## [Supplied data]

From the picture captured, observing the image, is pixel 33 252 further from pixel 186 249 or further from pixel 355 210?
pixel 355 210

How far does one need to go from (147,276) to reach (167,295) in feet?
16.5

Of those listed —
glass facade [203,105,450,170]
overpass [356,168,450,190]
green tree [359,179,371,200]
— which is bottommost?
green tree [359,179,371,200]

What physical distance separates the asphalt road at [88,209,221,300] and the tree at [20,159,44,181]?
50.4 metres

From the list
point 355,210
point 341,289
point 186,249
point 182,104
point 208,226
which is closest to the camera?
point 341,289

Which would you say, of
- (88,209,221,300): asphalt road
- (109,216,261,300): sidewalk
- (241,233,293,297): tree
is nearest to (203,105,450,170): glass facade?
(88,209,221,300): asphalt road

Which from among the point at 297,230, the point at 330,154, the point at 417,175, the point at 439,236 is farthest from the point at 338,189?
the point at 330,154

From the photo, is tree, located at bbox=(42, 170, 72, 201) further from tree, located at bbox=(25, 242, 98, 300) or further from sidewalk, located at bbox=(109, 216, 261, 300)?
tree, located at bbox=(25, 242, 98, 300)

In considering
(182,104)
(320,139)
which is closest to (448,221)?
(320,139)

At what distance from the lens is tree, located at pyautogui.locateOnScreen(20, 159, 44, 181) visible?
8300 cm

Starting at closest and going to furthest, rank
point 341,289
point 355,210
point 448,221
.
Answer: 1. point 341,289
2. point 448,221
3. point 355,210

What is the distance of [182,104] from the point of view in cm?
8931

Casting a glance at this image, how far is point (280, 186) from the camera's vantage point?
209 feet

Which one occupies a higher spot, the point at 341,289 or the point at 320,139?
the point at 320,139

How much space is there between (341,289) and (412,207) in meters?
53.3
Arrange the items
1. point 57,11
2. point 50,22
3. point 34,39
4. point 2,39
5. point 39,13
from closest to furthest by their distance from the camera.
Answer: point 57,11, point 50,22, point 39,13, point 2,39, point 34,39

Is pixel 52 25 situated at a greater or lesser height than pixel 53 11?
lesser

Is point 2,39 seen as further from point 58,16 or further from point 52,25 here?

## [Task directions]
Would you reproduce the material above in full, exactly as given?

## [Solution to this exercise]
From the picture captured, observing the image, is pixel 33 252 further from pixel 186 249 or further from pixel 355 210?
pixel 355 210

How far does one need to go from (147,276) to reach (167,295) in feet?
16.5

Of those listed —
glass facade [203,105,450,170]
overpass [356,168,450,190]
green tree [359,179,371,200]
— which is bottommost?
green tree [359,179,371,200]

What physical distance separates the asphalt road at [88,209,221,300] and the tree at [20,159,44,181]?
50.4 metres

From the list
point 355,210
point 341,289
point 186,249
point 182,104
point 208,226
which is closest to the camera?
point 341,289

Which would you say, of
- (88,209,221,300): asphalt road
- (109,216,261,300): sidewalk
- (241,233,293,297): tree
is nearest to (203,105,450,170): glass facade?
(88,209,221,300): asphalt road

Which from among the point at 297,230, the point at 330,154, the point at 417,175, the point at 439,236 is farthest from the point at 338,189?
the point at 330,154

From the photo, is tree, located at bbox=(42, 170, 72, 201) further from tree, located at bbox=(25, 242, 98, 300) or further from sidewalk, located at bbox=(109, 216, 261, 300)?
tree, located at bbox=(25, 242, 98, 300)

In considering
(182,104)
(320,139)
which is closest to (448,221)?
(320,139)

At what distance from the lens is tree, located at pyautogui.locateOnScreen(20, 159, 44, 181) visible?
8300 cm

Starting at closest and going to furthest, rank
point 341,289
point 355,210
point 448,221
.
Answer: 1. point 341,289
2. point 448,221
3. point 355,210

What is the distance of [182,104] from the point of view in cm?
8931

Casting a glance at this image, how far is point (280, 186) from the camera's vantage point?
209 feet

Which one occupies a higher spot, the point at 341,289 or the point at 320,139?
the point at 320,139

How much space is there between (341,289) and (412,207) in meters?
53.3
Arrange the items
1. point 57,11
2. point 50,22
3. point 34,39
4. point 2,39
5. point 39,13
from closest to furthest by their distance from the camera.
Answer: point 57,11, point 50,22, point 39,13, point 2,39, point 34,39

Is pixel 52 25 situated at a greater or lesser height than pixel 53 11?
lesser

Is point 2,39 seen as further from point 58,16 or further from point 52,25 here?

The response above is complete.